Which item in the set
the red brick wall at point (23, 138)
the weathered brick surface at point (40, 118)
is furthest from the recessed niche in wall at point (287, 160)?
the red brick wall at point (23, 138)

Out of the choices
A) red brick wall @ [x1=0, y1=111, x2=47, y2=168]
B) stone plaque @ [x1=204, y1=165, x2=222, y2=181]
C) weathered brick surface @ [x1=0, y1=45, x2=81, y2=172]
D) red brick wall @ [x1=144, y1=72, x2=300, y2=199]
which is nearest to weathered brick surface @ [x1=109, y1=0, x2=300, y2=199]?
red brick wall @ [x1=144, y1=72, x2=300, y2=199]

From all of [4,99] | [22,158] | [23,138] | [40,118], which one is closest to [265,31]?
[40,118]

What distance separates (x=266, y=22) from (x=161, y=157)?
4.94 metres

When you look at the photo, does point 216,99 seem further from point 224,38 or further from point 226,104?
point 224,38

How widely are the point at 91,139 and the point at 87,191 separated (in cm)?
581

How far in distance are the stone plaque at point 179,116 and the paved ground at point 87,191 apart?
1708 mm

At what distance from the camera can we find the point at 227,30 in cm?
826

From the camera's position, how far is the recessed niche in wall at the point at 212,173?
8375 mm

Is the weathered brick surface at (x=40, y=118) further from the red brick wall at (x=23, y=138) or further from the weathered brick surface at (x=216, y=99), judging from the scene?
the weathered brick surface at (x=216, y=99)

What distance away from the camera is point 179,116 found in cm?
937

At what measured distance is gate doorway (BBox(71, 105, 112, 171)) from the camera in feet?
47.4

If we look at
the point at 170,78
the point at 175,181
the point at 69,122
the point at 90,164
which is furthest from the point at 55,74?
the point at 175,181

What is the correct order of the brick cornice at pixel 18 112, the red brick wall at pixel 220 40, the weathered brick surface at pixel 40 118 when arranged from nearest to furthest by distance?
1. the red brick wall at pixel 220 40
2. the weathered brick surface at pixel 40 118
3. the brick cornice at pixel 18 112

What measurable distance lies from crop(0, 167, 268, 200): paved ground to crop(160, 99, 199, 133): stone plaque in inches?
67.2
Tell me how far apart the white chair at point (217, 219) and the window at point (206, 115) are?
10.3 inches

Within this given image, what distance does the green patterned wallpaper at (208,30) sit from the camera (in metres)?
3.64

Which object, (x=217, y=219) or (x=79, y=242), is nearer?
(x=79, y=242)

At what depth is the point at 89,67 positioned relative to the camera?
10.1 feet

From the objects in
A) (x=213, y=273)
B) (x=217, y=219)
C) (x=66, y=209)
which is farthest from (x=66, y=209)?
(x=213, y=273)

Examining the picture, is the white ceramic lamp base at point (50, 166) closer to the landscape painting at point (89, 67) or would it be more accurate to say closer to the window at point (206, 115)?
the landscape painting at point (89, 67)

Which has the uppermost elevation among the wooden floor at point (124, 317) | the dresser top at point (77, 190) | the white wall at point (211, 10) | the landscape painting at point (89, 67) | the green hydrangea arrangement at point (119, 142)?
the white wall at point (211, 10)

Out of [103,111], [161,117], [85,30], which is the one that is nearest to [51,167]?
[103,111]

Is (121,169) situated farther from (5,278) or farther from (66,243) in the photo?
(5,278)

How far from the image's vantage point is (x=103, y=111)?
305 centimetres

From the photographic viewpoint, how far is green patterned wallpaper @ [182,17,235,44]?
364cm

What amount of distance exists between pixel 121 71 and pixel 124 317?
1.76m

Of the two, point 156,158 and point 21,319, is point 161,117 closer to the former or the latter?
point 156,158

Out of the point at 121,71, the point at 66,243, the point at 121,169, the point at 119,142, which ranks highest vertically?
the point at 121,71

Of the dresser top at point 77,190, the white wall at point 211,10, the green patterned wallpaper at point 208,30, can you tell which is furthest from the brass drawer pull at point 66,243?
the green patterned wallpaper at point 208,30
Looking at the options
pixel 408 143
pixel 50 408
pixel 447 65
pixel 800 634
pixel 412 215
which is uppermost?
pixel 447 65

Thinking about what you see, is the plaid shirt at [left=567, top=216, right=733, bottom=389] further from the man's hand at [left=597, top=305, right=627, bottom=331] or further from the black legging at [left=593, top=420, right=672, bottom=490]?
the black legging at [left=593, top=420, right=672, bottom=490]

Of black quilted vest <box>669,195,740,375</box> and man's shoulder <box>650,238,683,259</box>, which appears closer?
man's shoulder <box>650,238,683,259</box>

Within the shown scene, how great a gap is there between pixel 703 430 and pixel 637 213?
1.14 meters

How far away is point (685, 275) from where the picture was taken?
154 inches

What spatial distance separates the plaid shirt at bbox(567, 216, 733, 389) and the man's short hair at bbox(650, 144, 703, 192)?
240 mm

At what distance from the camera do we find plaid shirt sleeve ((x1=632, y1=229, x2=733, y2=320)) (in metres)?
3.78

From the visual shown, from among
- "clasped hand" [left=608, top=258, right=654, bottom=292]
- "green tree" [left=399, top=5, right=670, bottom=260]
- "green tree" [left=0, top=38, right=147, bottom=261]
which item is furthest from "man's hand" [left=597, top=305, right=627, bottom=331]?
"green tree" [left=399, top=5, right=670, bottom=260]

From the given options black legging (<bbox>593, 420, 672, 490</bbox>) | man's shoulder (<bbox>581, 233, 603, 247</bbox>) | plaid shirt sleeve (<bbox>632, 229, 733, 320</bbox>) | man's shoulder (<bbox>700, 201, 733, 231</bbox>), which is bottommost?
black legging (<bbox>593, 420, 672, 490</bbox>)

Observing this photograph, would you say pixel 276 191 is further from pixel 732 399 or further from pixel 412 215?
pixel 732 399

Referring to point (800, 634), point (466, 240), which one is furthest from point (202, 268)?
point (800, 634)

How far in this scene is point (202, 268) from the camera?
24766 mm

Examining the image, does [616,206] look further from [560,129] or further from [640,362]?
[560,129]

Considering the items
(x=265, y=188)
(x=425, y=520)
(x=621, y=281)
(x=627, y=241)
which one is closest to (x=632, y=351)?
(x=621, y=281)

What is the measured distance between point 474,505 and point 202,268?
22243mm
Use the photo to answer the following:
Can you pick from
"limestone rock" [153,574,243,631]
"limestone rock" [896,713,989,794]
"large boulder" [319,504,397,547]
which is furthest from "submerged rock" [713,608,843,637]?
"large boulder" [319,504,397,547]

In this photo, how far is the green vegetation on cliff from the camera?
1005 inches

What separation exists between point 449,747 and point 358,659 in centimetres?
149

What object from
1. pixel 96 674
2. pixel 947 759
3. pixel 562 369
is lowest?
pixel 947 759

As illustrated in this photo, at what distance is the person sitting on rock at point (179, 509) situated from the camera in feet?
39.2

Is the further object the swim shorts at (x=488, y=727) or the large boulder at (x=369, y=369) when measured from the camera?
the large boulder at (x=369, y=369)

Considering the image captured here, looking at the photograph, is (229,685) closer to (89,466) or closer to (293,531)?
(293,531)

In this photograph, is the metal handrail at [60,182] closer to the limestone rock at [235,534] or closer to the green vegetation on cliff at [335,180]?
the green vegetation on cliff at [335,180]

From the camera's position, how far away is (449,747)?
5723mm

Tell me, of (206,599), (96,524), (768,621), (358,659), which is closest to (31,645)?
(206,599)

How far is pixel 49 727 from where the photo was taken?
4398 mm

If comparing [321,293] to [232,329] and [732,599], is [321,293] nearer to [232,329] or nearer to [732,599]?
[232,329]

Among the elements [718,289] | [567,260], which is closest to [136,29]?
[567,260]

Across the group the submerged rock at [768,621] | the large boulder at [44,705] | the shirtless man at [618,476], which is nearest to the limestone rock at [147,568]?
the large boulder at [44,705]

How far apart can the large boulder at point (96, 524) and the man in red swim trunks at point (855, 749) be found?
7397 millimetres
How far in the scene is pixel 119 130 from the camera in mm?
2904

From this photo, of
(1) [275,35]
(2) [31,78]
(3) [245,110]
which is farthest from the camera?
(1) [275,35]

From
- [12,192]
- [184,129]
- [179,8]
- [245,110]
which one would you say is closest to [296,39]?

■ AIM ■
From the line holding "Considering the image" to the last line of the records, quote each line exactly and add nothing.

■ EXERCISE RESPONSE ■
Considering the image captured here, looking at the photograph, is (229,685) closer to (89,466) or closer to (293,531)?
(293,531)

In this photograph, is the metal handrail at [60,182] closer to the limestone rock at [235,534] or closer to the green vegetation on cliff at [335,180]?
the green vegetation on cliff at [335,180]

From the camera's position, how far away is (449,747)?
5723mm

Tell me, of (206,599), (96,524), (768,621), (358,659), which is closest to (31,645)?
(206,599)

How far is pixel 49 727 from where the photo was taken?
4398 mm

If comparing [321,293] to [232,329] and [732,599], is [321,293] nearer to [232,329] or nearer to [732,599]?
[232,329]

Among the elements [718,289] | [567,260], which is closest to [136,29]?
[567,260]

Across the group the submerged rock at [768,621] | the large boulder at [44,705] | the shirtless man at [618,476], which is nearest to the limestone rock at [147,568]?
the large boulder at [44,705]

How far apart can the large boulder at point (96, 524) and the man in red swim trunks at point (855, 749) be found?
7397 millimetres
How far in the scene is pixel 119 130 from the camera in mm?
2904

From this photo, of
(1) [275,35]
(2) [31,78]
(3) [245,110]
which is farthest from the camera?
(1) [275,35]

From
- [12,192]
- [184,129]
- [179,8]
- [245,110]
which one would you say is closest to [296,39]?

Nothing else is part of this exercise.